-- Start GIVEN RECORDS --

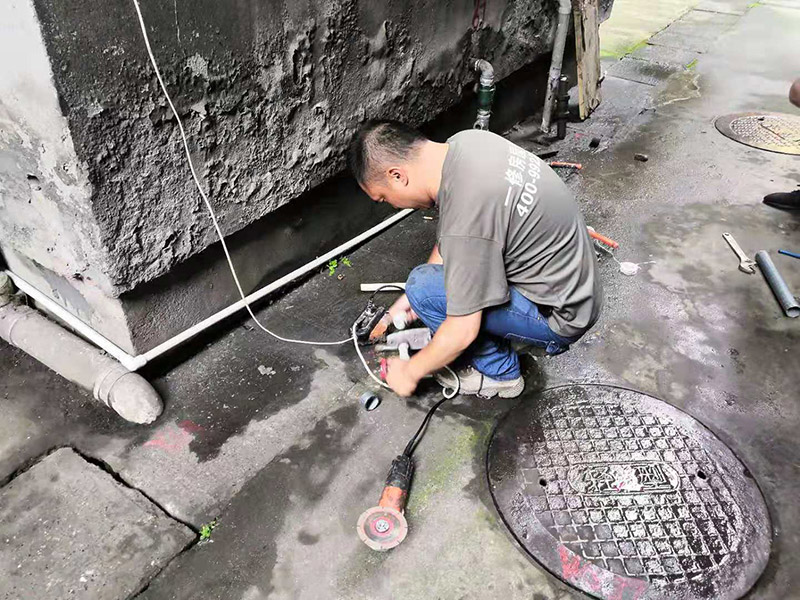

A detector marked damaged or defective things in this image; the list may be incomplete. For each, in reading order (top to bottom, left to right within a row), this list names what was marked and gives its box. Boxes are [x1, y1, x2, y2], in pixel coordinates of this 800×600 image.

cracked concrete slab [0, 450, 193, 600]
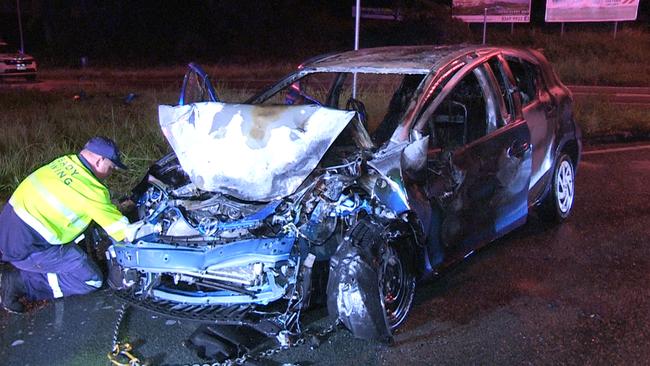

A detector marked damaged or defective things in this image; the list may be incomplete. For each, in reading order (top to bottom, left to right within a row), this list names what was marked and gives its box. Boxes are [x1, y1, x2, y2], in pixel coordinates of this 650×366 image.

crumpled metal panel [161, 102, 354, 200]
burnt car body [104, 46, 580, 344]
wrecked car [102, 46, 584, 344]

-- End GIVEN RECORDS --

■ TASK TO COMPLETE
Copy out every line of the entries above word for word, but leave the pictures out.

■ SOLUTION
A detector marked damaged or defective things in this image; the list may be incomplete. For each, in reading order (top to bottom, left to right within a row), this list names what was marked and gives its box. Boxes are [x1, y1, x2, y2], in pixel coordinates of this 800×600 image.

cracked concrete slab [0, 450, 193, 600]

A detector marked damaged or defective things in this image; the list may be incomplete. For each, in reading order (top to bottom, left to right within a row), this list names what was marked and gives its box. Boxes are [x1, y1, x2, y2], in pixel coordinates of this 650×366 image.

crumpled metal panel [161, 102, 354, 200]
burnt car body [104, 46, 580, 344]
wrecked car [102, 46, 584, 344]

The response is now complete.